How to read a C++ class from file into memory

David Finlayson david.p.finlayson at gmail.com
Thu Mar 22 21:42:15 PDT 2007



Daniel Keep Wrote:

> For my money, that's a bad idea because the binary representation of a
> struct or object isn't necessarily the same on different machines or
> even same machine, different operating system.
> 

Agreed, however, the file is a binary storage format for a sonar system. I have been given enough code snippets from the company to read the file (and I have a working Python version), what I want to do now is convert this code to D.

Ultimately, it is my problem to conform to their file format. I don't even know the byte alignment.

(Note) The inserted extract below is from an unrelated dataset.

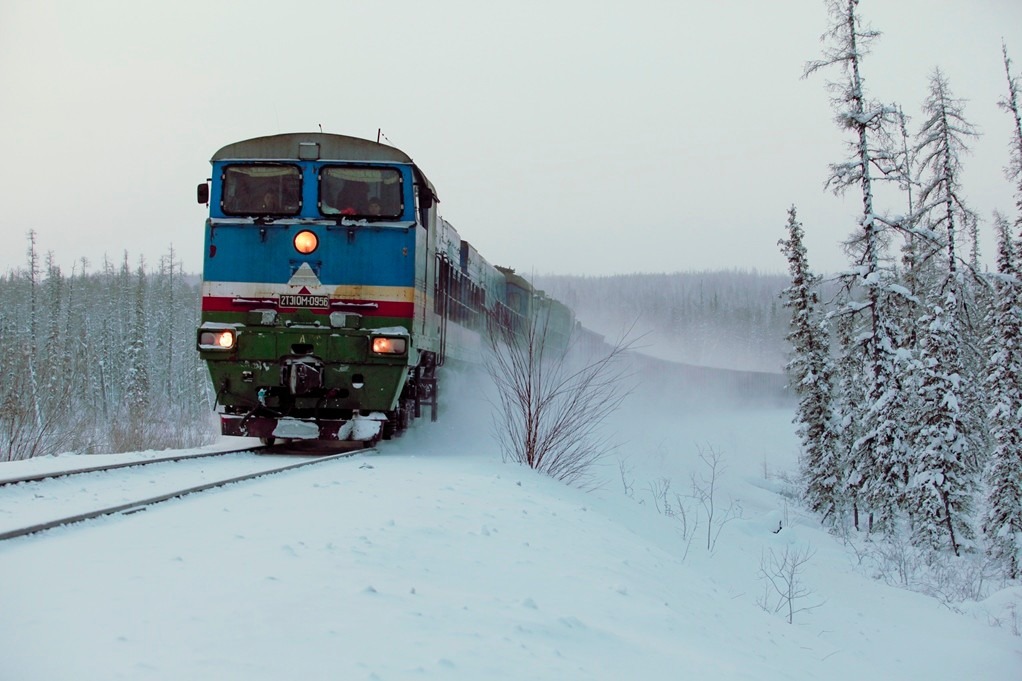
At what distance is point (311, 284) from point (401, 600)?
709 centimetres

However, I do have a working Python prototype. (I guess if I thought about it, I could figure the alignment out now).

> The nice thing about Python is the pickle protocol.  That's what I
> assume you were using.  Since Python can interactively inspect objects
> to find out what data is attached to them, this is really easy.  It's
> also nice because pickle isn't blind: it will serialise things in a
> predictable format based on type, not on in-memory layout.
> 

In my case, I used Python's struct.unpack module to build a reader for each of the classes, structs and unions (yes, they used all three types). It took me a while, but I was able to identify where the padding bytes were placed to fill out the structures on disk. So, I understand exactly how the file is stored on disk. All I need to do is learn how to read the file efficiently in D.

Thanks for answering my post. Do you know how I might use std.stream to read these files?